▶ Transcribed page contents
* * * * *
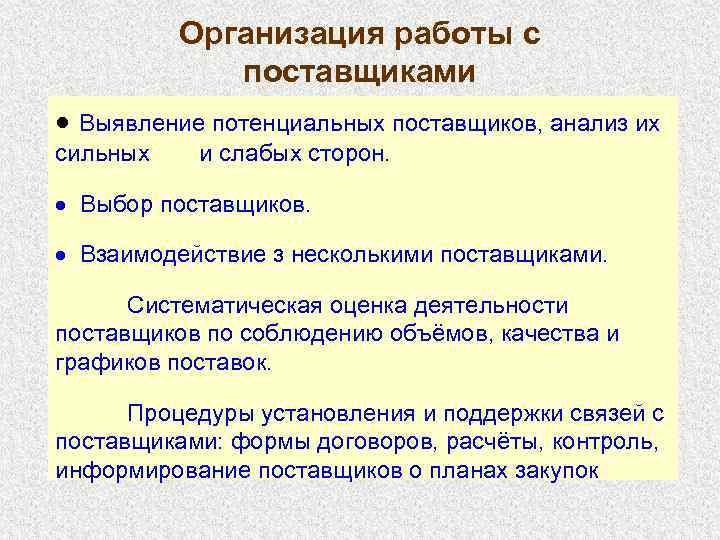 Организация работы с поставщиками

● Выявление потенциальных поставщиков, анализ их сильных и слабых сторон.

● Выбор поставщиков.

● Взаимодействие з несколькими поставщиками.

Систематическая оценка деятельности поставщиков по соблюдению объёмов, качества и графиков поставок.

Процедуры установления и поддержки связей с поставщиками: формы договоров, расчёты, контроль, информирование поставщиков о планах закупок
* * * * *
▶ Problem to solve
Go through the data, and copy each line in which the word "поставщиков" appears.

▶ Result below
● Выявление потенциальных поставщиков, анализ их сильных и слабых сторон.
● Выбор поставщиков.
Систематическая оценка деятельности поставщиков по соблюдению объёмов, качества и графиков поставок.
Процедуры установления и поддержки связей с поставщиками: формы договоров, расчёты, контроль, информирование поставщиков о планах закупок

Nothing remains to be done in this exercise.